Het bereik van de grijswaardenmodus is afhankelijk van de instellingen van de werkruimte die u in het dialoogvenster Kleurinstellingen hebt opgegeven.

Bitmapmodus

De bitmapmodus gebruikt één of twee kleurwaarden (zwart of wit) om de pixels in een afbeelding weer te geven. Afbeeldingen in de bitmapmodus worden wel 1-bits bitmapafbeeldingen genoemd omdat ze een bitdiepte van 1 hebben.

Duotoonmodus

In de Duotoonmodus maakt u monotoon, duotoon (tweekleurige), tritoon (driekleurige) en quadtoon (vierkleurige) grijswaardenafbeeldingen met één tot vier aangepaste inkten.

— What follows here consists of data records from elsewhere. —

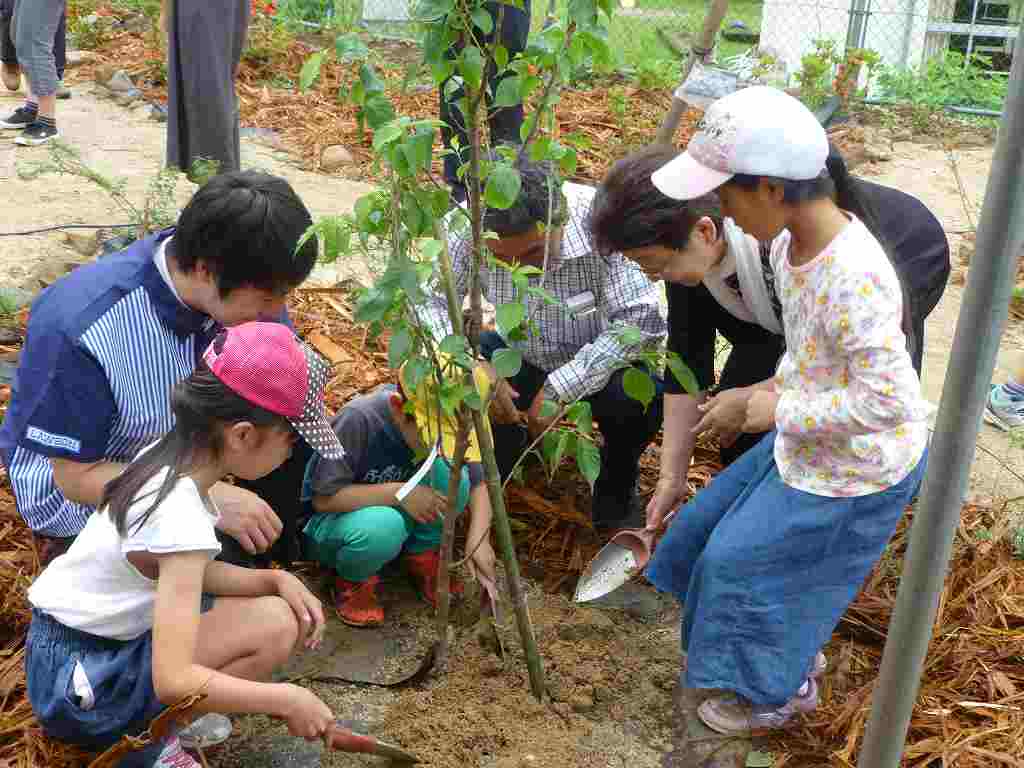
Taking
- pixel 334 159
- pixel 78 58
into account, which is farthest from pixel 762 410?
pixel 78 58

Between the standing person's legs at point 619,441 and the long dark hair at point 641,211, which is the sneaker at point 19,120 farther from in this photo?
the long dark hair at point 641,211

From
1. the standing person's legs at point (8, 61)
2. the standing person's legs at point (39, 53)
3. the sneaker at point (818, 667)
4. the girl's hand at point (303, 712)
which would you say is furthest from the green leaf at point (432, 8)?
the standing person's legs at point (8, 61)

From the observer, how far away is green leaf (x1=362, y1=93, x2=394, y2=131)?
1.72 metres

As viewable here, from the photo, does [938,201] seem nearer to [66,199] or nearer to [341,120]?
[341,120]

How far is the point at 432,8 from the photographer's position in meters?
1.61

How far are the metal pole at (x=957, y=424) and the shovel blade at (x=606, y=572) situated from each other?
128 centimetres

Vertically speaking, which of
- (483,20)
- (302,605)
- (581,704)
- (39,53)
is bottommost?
(581,704)

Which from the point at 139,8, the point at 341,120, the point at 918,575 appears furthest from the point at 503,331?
the point at 139,8

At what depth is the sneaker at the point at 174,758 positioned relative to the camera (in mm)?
1899

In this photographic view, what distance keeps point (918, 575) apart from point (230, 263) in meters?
1.30

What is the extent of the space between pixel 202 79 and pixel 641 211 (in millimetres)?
2702

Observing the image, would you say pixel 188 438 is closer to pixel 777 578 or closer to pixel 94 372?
pixel 94 372

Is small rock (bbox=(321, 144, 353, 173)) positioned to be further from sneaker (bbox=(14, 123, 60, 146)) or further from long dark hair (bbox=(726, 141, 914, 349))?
long dark hair (bbox=(726, 141, 914, 349))

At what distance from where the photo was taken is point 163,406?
7.11 feet
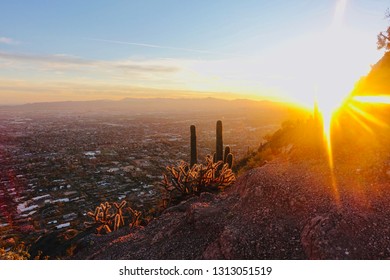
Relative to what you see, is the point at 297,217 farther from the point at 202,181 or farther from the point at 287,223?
the point at 202,181

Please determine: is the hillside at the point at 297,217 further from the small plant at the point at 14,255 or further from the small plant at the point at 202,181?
the small plant at the point at 202,181

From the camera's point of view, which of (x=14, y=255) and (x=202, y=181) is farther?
(x=202, y=181)

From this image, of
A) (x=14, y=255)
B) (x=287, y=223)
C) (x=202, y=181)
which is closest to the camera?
(x=287, y=223)

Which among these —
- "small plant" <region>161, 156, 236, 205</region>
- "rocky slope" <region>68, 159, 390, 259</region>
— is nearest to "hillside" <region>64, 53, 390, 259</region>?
"rocky slope" <region>68, 159, 390, 259</region>

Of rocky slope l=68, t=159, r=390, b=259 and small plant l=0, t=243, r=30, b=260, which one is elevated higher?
rocky slope l=68, t=159, r=390, b=259

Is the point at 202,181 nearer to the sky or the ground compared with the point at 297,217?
nearer to the ground

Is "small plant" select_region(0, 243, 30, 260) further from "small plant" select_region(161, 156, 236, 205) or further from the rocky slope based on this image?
"small plant" select_region(161, 156, 236, 205)

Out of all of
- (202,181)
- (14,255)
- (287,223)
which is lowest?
(14,255)

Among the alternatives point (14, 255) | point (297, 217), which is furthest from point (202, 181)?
point (14, 255)

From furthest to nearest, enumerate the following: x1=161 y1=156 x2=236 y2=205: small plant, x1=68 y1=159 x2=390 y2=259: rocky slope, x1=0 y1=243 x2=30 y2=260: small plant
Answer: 1. x1=161 y1=156 x2=236 y2=205: small plant
2. x1=0 y1=243 x2=30 y2=260: small plant
3. x1=68 y1=159 x2=390 y2=259: rocky slope

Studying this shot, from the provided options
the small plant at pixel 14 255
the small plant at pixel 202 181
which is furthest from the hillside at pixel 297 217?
the small plant at pixel 202 181
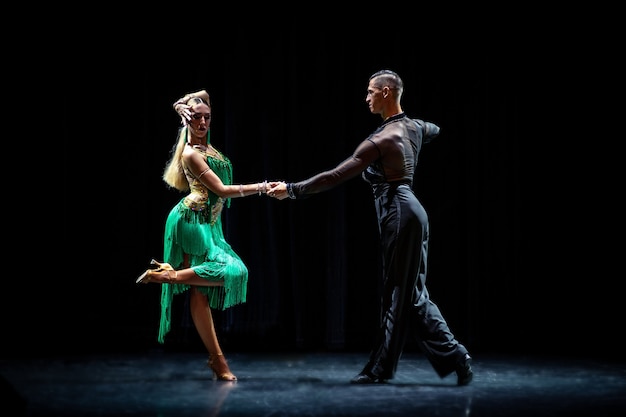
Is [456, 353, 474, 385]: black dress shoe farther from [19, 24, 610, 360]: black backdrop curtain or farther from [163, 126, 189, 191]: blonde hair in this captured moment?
[163, 126, 189, 191]: blonde hair

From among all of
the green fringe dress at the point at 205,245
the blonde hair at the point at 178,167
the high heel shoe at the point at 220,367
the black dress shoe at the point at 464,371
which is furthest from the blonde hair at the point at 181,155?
the black dress shoe at the point at 464,371

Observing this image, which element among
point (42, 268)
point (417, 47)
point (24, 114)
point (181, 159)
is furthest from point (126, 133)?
point (417, 47)

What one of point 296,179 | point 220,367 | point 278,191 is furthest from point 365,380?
point 296,179

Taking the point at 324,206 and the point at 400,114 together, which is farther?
the point at 324,206

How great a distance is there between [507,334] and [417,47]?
2077mm

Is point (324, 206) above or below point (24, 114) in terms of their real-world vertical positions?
below

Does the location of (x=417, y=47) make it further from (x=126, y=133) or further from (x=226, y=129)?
(x=126, y=133)

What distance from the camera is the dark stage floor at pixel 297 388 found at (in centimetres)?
→ 357

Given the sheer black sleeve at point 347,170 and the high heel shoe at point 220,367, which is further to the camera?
the high heel shoe at point 220,367

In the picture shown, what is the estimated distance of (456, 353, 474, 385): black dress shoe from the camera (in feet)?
13.6

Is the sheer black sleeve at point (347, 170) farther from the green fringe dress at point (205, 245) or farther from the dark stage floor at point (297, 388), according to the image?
the dark stage floor at point (297, 388)

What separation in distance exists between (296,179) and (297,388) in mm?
1844

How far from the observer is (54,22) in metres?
5.59

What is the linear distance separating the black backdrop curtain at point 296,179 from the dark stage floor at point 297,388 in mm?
461
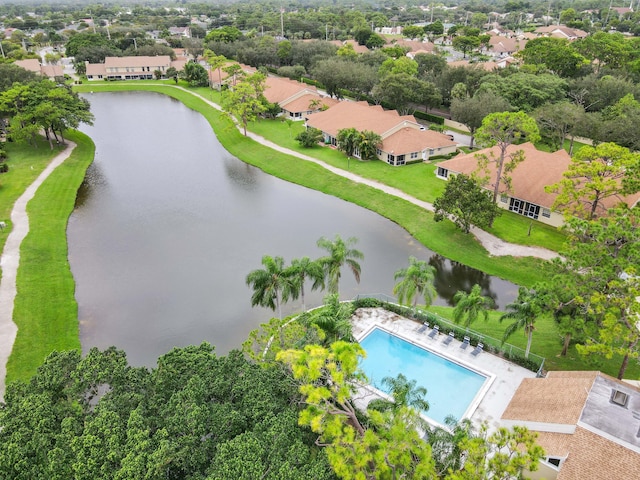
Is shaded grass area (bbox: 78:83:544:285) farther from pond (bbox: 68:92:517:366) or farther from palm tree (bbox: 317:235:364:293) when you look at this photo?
palm tree (bbox: 317:235:364:293)

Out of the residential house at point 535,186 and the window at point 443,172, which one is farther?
the window at point 443,172

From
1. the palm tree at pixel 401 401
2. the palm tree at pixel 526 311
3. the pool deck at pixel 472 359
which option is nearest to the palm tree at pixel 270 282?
the pool deck at pixel 472 359

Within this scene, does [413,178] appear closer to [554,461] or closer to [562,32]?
[554,461]

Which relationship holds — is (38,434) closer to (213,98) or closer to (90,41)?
(213,98)

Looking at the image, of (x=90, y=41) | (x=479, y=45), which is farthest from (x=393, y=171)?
(x=90, y=41)

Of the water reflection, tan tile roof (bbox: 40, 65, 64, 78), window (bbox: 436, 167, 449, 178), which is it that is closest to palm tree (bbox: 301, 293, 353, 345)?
the water reflection

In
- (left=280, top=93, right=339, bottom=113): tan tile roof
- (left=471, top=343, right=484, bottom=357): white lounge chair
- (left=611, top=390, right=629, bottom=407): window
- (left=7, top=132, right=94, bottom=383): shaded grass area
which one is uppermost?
(left=280, top=93, right=339, bottom=113): tan tile roof

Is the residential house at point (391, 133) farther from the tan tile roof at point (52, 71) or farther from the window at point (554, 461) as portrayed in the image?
the tan tile roof at point (52, 71)

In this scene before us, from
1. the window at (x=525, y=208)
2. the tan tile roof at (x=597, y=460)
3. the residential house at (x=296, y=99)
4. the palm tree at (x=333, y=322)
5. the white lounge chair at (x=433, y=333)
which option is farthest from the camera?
the residential house at (x=296, y=99)
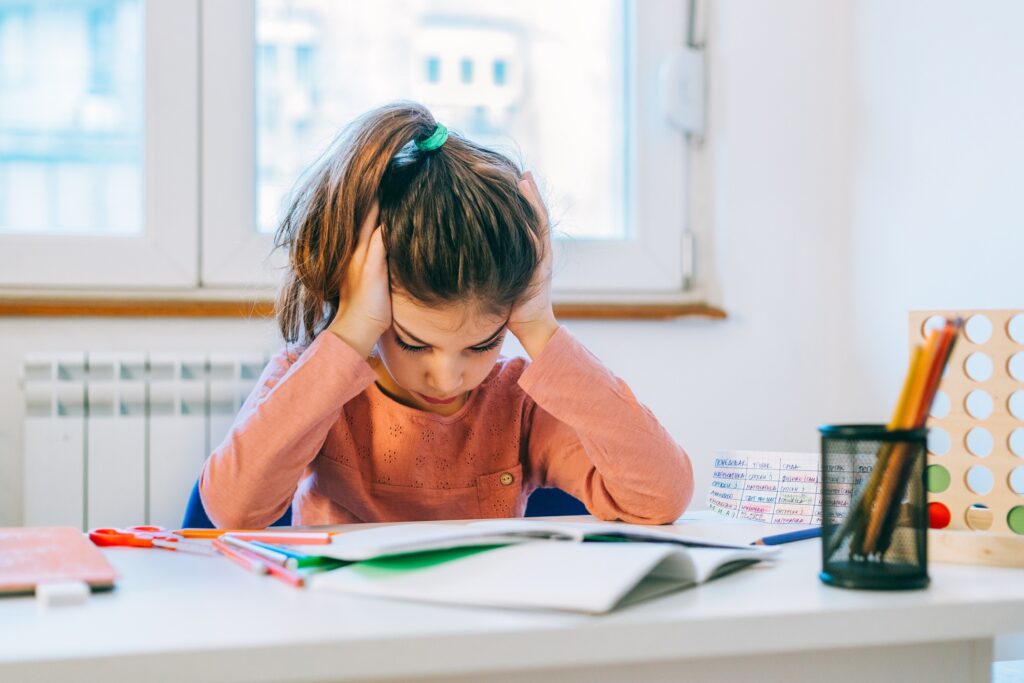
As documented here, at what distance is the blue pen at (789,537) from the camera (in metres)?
0.81

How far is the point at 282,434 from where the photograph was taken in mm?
975

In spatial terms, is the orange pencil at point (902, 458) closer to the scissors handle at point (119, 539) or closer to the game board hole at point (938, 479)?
the game board hole at point (938, 479)

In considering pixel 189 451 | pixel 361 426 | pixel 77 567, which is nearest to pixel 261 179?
pixel 189 451

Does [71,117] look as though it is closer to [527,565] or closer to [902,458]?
[527,565]

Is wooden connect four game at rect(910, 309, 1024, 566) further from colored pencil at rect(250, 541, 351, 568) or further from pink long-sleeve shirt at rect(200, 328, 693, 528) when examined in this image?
colored pencil at rect(250, 541, 351, 568)

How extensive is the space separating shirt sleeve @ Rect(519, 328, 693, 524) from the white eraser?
507mm

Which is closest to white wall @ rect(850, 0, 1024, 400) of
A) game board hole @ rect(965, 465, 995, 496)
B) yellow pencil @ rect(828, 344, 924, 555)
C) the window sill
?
game board hole @ rect(965, 465, 995, 496)

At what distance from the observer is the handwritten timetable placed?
992mm

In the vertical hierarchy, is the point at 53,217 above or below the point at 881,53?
below

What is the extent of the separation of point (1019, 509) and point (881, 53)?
1418mm

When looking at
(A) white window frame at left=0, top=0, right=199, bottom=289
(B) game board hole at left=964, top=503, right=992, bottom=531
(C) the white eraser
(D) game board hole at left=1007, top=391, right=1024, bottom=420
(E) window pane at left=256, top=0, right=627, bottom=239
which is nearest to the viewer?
(C) the white eraser

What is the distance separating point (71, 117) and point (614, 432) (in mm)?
1343

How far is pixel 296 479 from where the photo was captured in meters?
1.02

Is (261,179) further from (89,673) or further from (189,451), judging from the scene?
Result: (89,673)
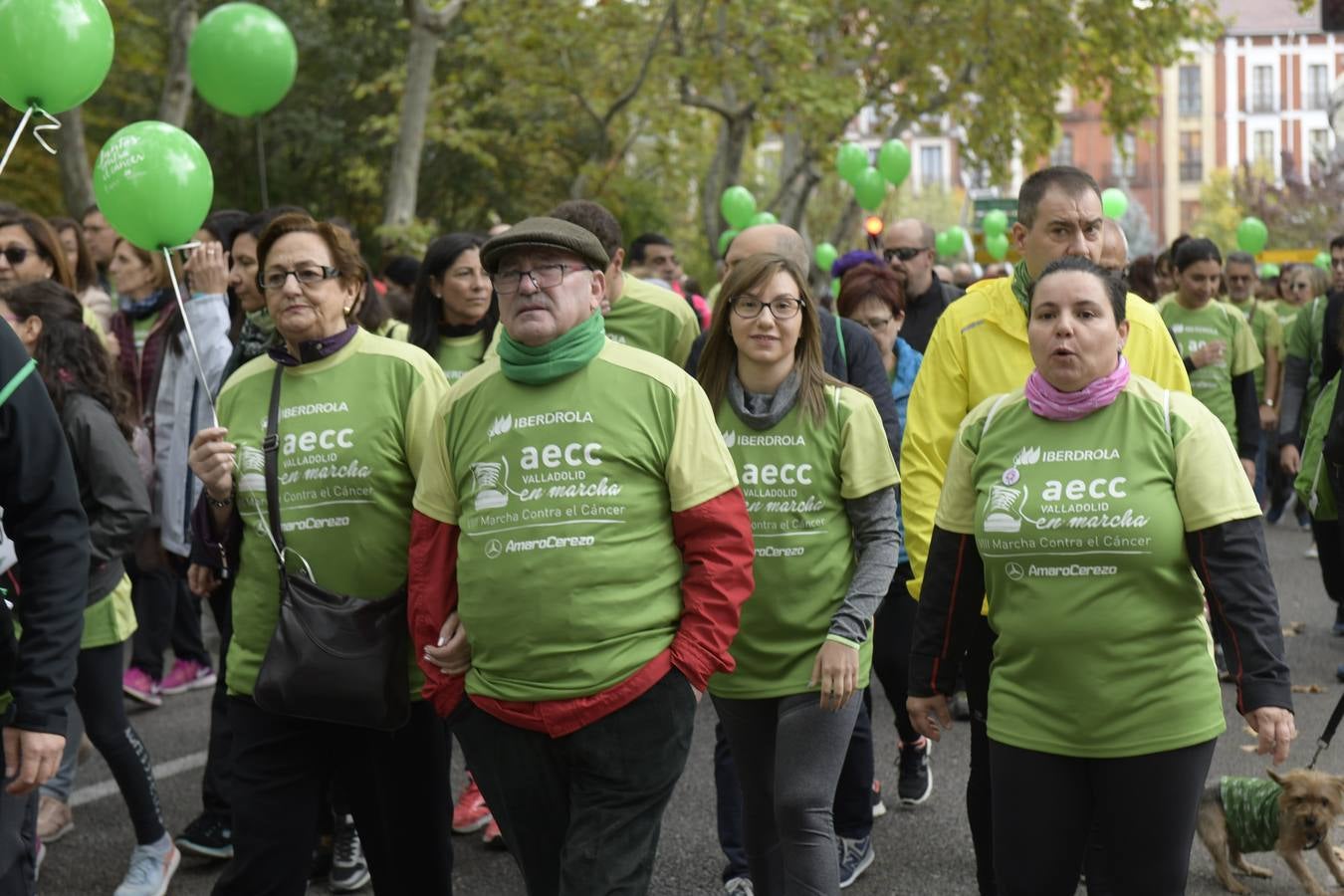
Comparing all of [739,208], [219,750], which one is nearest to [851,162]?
[739,208]

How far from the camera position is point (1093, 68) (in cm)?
2683

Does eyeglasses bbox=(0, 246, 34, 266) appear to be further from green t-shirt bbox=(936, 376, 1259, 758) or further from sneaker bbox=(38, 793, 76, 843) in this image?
green t-shirt bbox=(936, 376, 1259, 758)

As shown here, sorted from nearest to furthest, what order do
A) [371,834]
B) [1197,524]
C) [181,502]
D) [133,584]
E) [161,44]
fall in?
1. [1197,524]
2. [371,834]
3. [181,502]
4. [133,584]
5. [161,44]

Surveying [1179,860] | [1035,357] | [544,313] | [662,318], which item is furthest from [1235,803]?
[544,313]

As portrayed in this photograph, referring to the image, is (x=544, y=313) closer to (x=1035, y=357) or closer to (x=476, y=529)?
(x=476, y=529)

De modus Geïndexeerde kleur

In de modus Geïndexeerde kleur maakt u 8-bits afbeeldingsbestanden met maximaal 256 kleuren. Bij omzetting in geïndexeerde kleuren maakt Photoshop een kleurentabel (CLUT: color lookup table), waarin de kleuren van de afbeelding geïndexeerd worden opgeslagen. Als een kleur uit het origineel niet in de tabel staat, kiest het programma de kleur die de oorspronkelijke kleur het dichtst benadert of wordt de kleur met beschikbare kleuren gesimuleerd met behulp van dithering.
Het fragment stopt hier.